Voilà pourquoi le rapport Global Findex publié tous les trois ans par la Banque mondiale est si important. Sur la base d'une enquête auprès de plus de 150.000 personnes représentatives, le rapport fournit une vue à vol d'oiseau des motifs et des régularités dans les données relatives à la finance et à l'inclusion financière – tels que le comportement d'épargne, l'utilisation de l'argent mobile et les modes préférés pour envoyer et recevoir des envois de fonds privés à l’étranger – dans 140 économies. Les observations recueillies à partir de ces données fournissent une aide d'une importance vitale dans l'élaboration de politiques efficaces.
Le dernier rapport Global Findex nous informe que 515 millions de personnes ont ouvert un « compte bancaire » dans une institution financière traditionnelle ou par l'intermédiaire d'un fournisseur d'argent mobile entre 2014 et 2017. En conséquence, 69% des adultes dans le monde disposent maintenant de comptes bancaires, en augmentation par rapport à 62 % en 2014 et 51% en 2011. Cette hausse de l'inclusion financière est une bonne nouvelle, notamment parce que, en cas de choc de revenu négatif, la consommation d'un ménage tombera beaucoup moins si elle est liée au secteur financier formel.
Le dernier rapport Global Findex souligne également les avantages, en particulier pour les femmes, conférés par l'accès à l'argent mobile. Selon une étude – citée dans le rapport de la Banque mondiale – par Tavneet Suri du MIT et William Jack de l'Université de Georgetown, les comptes mobiles ont permis à 185.000 femmes kenyanes de quitter l'agriculture pour lancer de petites entreprises et des activités de vente au détail plus rémunératrices.
De manière plus générale, l'accès à l'argent mobile a soutenu une augmentation de 20% de l'épargne des ménages dirigés par des femmes au Kenya. Et, comme le montre le rapport Global Findex à partir de données en provenance d’Inde, les fuites de fonds lors du paiement de pensions diminuent fortement lorsque le paiement est effectué avec des cartes à puce au lieu d'argent.

======

Exercice écrit A: Recopiez mot pour mot le passage de l'extrait sur le rapport Global Findex qui commence par les mots contenant "Voilà pourquoi le" et se termine par "de politiques efficaces.".
Ces données n'ont aucun lien avec le texte.

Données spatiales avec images
======

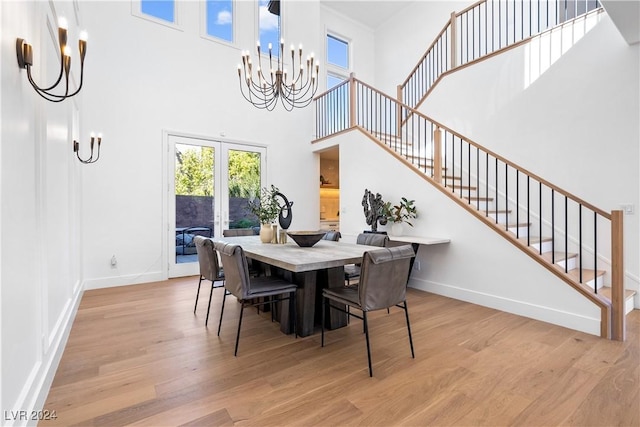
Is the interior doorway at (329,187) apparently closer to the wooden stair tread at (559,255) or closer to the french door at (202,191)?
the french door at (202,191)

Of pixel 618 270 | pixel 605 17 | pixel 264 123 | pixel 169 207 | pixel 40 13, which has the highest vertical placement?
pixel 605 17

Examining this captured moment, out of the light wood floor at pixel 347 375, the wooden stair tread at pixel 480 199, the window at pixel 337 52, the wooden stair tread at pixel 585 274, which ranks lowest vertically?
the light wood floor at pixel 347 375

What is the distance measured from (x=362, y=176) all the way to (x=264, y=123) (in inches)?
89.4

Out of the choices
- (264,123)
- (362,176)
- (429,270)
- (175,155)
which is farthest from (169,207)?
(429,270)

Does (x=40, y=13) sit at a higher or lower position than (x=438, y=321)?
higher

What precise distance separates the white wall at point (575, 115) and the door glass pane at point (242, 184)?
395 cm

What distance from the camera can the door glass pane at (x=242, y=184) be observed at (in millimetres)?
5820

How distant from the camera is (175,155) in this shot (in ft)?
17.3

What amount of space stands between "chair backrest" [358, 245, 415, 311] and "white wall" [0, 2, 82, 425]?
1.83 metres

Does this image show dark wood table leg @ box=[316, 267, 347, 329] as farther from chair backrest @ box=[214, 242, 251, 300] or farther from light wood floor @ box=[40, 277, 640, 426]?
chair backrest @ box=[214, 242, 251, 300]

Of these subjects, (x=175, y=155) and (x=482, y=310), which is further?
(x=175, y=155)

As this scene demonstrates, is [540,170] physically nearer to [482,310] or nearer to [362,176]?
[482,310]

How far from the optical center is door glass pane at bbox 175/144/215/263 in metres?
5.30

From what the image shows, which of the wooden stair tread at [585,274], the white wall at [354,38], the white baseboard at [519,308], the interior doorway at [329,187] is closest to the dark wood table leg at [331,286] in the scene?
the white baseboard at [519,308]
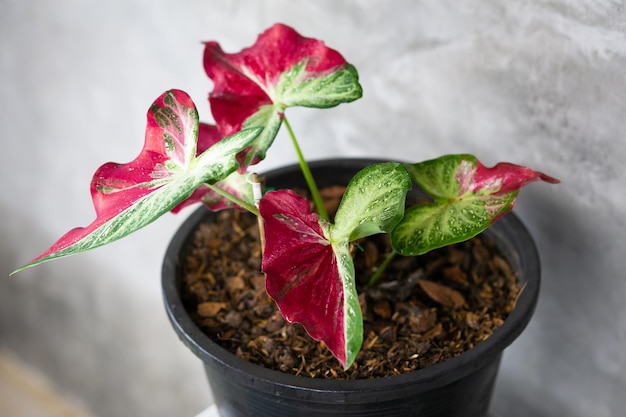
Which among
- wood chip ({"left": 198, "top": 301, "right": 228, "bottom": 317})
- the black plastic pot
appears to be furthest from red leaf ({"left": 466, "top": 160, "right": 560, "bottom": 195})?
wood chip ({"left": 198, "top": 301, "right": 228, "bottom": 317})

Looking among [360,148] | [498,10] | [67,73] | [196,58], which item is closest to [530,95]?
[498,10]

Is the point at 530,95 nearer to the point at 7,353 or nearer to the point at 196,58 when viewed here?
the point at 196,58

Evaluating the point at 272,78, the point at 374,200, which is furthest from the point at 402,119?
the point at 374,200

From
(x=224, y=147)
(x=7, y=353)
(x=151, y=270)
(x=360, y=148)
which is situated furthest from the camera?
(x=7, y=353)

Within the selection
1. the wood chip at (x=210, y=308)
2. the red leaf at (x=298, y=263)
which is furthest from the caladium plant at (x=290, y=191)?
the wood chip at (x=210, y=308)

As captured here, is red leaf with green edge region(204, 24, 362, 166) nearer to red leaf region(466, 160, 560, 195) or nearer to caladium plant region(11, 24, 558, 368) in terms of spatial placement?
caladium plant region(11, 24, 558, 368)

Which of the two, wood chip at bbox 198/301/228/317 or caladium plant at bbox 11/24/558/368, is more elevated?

======

Exercice écrit B: Présentez sous forme de tableau Markdown, avec les colonnes N° et Ligne, la partie des données qui commence à la ligne contenant "Is the point" et va jusqu'à la fin des données, en laissant de côté les lignes vides.

Réponse finale A:
Voilà pourquoi le rapport Global Findex publié tous les trois ans par la Banque mondiale est si important. Sur la base d'une enquête auprès de plus de 150.000 personnes représentatives, le rapport fournit une vue à vol d'oiseau des motifs et des régularités dans les données relatives à la finance et à l'inclusion financière – tels que le comportement d'épargne, l'utilisation de l'argent mobile et les modes préférés pour envoyer et recevoir des envois de fonds privés à l’étranger – dans 140 économies. Les observations recueillies à partir de ces données fournissent une aide d'une importance vitale dans l'élaboration de politiques efficaces.

Réponse finale B:
| N° | Ligne |
|---|---|
| 1 | Is the point at 530,95 nearer to the point at 7,353 or nearer to the point at 196,58 when viewed here? |
| 2 | the point at 196,58 |
| 3 | Evaluating the point at 272,78, the point at 374,200, which is furthest from the point at 402,119? |
| 4 | the point at 374,200 |
| 5 | From |
| 6 | (x=224, y=147) |
| 7 | (x=7, y=353) |
| 8 | (x=151, y=270) |
| 9 | (x=360, y=148) |
| 10 | which is situated furthest from the camera? |
| 11 | (x=7, y=353) |
| 12 | Within the selection |
| 13 | 1. the wood chip at (x=210, y=308) |
| 14 | 2. the red leaf at (x=298, y=263) |
| 15 | which is furthest from the caladium plant at (x=290, y=191)? |
| 16 | the wood chip at (x=210, y=308) |
| 17 | As captured here, is red leaf with green edge region(204, 24, 362, 166) nearer to red leaf region(466, 160, 560, 195) or nearer to caladium plant region(11, 24, 558, 368) in terms of spatial placement? |
| 18 | caladium plant region(11, 24, 558, 368) |
| 19 | Which of the two, wood chip at bbox 198/301/228/317 or caladium plant at bbox 11/24/558/368, is more elevated? |